A noter qu’une enveloppe de 236 millions de dirhams a été débloquée pour financer un plan de reconversion de 87.000 ha en cultures de printemps moyennant la subvention des intrants (semences maïs, tournesol, riz). Rappelons que l’année dernière, les agrumiculteurs
n’avaient bénéficié d’aucun soutien du gouvernement après les inondations.
L’Association des producteurs d’agrumes du Maroc (ASPAM) a annoncé la perte immédiate de 40.000 tonnes au niveau de la région du Gharb qui déplore 2.000 ha complètement inondés. En tout cas, ce qui est sûre, c’est que à moyen et long terme, les conséquences d’une
telle catastrophe seront lourdes sur tous les plans.
Des solutions ?
De l’avis d’un producteur, la région du Gharb a subi non seulement les caprices de la nature mais aussi les retombées de la négligence humaine, faute de travaux d’assainissement et d’entretien des canaux d’évacuation. Rappelons que la région a connu la réalisation de 4
grands barrages qui ont permis de mobiliser près de 5 milliards de m3, soit 30% du potentiel national. Cependant, la menace des crues est omniprésente, ce qui handicape les investissements. Une situation principalement due à la spécificité géomorphologique de la plaine:
- niveau assez bas de la plaine par rapport à la mer
- absence de canaux naturels d’évacuation des eaux
- présence de nombreux oueds non régularisés
Une situation aggravée par l’accumulation du retard pris dans la réalisation d’ouvrages de protection. Notamment, la non-réalisation
de retenues sur certains oueds et la réduction du programme d’entretien du réseau d’évacuation des eaux.
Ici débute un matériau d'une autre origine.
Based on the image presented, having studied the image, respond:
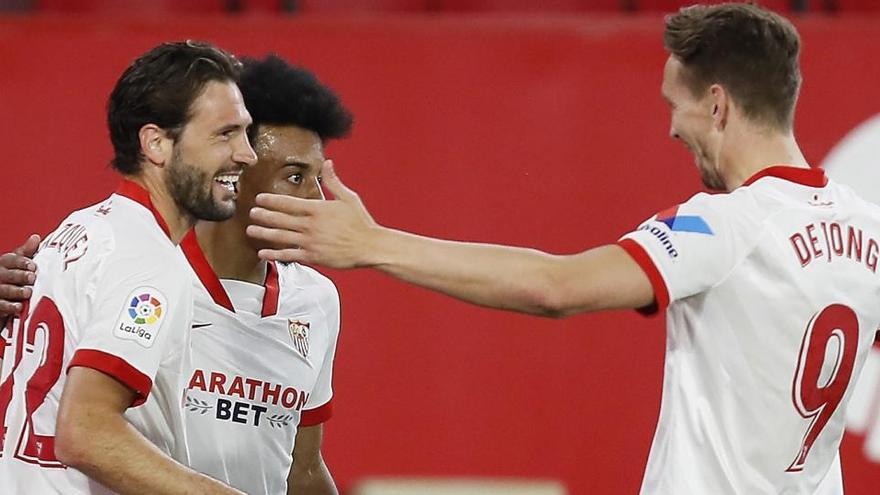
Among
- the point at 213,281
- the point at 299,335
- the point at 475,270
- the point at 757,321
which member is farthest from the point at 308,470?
the point at 757,321

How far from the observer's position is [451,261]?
2.74m

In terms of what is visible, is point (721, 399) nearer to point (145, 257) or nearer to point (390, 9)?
point (145, 257)

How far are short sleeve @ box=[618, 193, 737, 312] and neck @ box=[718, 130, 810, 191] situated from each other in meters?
0.18

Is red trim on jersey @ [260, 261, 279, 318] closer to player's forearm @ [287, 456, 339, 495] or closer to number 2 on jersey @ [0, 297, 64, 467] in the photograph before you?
player's forearm @ [287, 456, 339, 495]

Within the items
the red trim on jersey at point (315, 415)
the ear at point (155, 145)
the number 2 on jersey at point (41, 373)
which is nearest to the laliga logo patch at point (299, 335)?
the red trim on jersey at point (315, 415)

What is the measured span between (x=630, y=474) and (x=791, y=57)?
288cm

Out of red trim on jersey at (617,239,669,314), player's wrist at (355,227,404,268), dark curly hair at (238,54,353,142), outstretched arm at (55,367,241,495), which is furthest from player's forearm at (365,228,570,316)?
dark curly hair at (238,54,353,142)

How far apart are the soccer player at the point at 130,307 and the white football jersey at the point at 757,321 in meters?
0.95

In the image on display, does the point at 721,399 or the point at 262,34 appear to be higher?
the point at 262,34

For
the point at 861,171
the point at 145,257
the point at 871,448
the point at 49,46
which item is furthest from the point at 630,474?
the point at 145,257

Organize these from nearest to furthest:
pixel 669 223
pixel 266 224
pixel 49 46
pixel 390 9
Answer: pixel 266 224 < pixel 669 223 < pixel 49 46 < pixel 390 9

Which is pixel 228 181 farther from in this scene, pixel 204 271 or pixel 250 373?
pixel 250 373

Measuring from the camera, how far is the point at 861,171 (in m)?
5.63

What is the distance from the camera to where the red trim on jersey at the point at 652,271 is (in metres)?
2.80
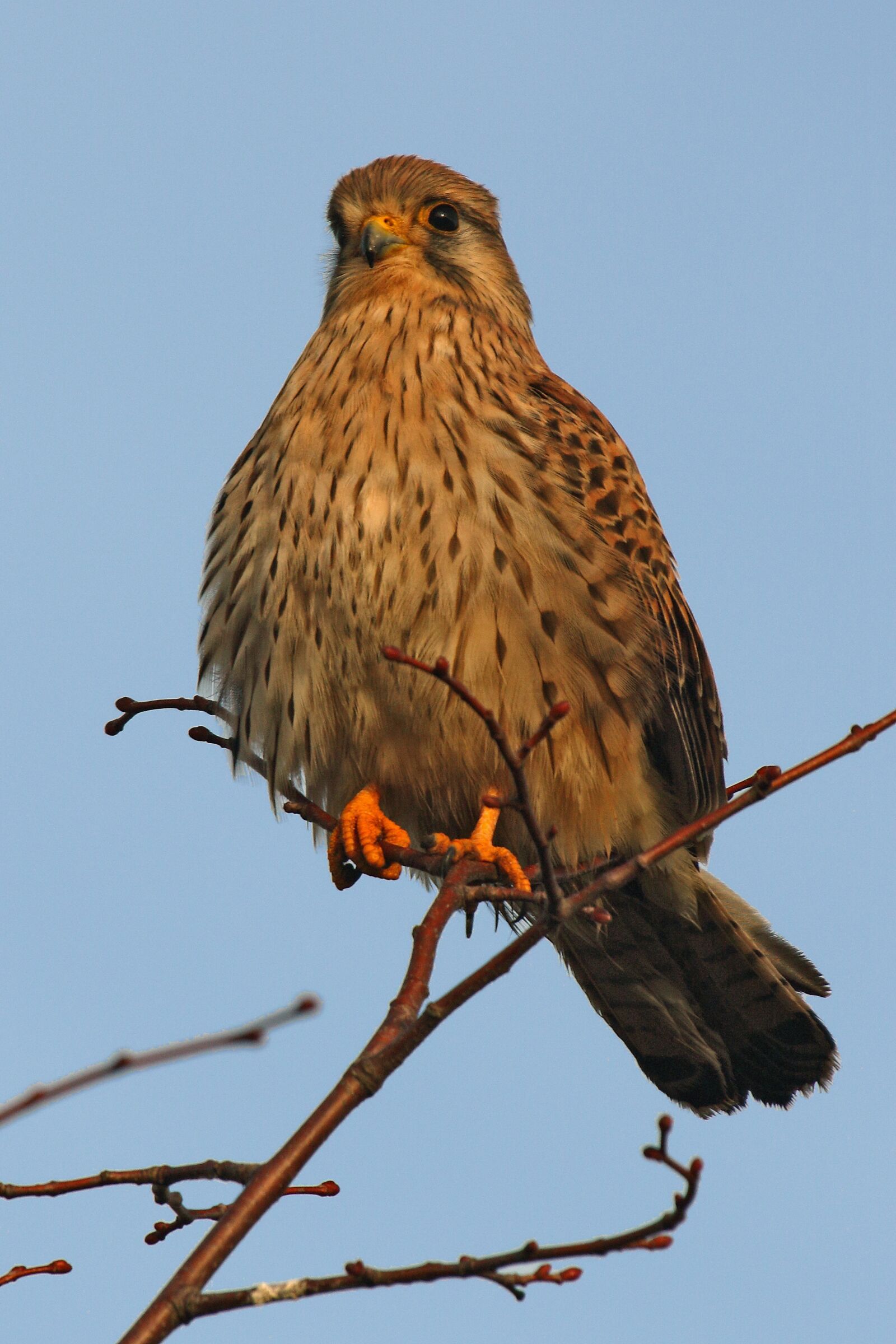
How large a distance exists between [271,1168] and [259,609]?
7.37ft

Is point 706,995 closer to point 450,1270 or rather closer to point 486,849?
point 486,849

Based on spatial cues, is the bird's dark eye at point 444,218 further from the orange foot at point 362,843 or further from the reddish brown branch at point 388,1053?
the reddish brown branch at point 388,1053

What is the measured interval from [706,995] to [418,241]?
2453mm

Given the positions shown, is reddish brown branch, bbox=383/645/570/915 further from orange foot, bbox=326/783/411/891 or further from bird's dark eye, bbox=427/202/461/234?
bird's dark eye, bbox=427/202/461/234

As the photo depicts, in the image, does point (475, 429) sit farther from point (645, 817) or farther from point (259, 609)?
point (645, 817)

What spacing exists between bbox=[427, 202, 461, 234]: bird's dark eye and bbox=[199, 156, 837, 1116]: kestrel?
0.16 m

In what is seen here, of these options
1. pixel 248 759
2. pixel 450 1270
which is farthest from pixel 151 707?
pixel 450 1270

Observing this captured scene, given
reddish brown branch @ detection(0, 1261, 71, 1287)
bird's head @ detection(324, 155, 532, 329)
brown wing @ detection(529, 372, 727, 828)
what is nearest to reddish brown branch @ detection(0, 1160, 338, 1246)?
reddish brown branch @ detection(0, 1261, 71, 1287)

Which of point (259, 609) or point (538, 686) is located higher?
point (259, 609)

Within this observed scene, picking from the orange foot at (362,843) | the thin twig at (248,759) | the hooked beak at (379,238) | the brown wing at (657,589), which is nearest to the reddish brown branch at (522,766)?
the thin twig at (248,759)

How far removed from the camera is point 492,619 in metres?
3.71

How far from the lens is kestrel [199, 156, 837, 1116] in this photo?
147 inches

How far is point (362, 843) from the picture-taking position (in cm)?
368

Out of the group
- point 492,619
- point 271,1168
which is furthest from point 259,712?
point 271,1168
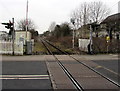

Cependant, les sécheresses
cycliques ont fini par faire oublier la menace des crues et ces travaux n’ont pu bénéficier des financements adéquats.
Un programme triennal a été lancé en 2009, qui avait pour objectif le curage et la réhabilitation du réseau long de 3.400 km. Pour l’année 2009, il était prévu d’assainir un peu plus de 1.000 km de canalisations ciblant 3 grandes zones critiques. Mais ce programme n’a été réalisé
qu’à hauteur de 40% pour la réhabilitation et 45% pour le curage des canaux. Le plan de protection de la plaine prévoit donc l’achèvement de ces travaux et le lancement de la 2e tranche du programme qui concerne 2.600 km de canalisations entre 2010 et 2011.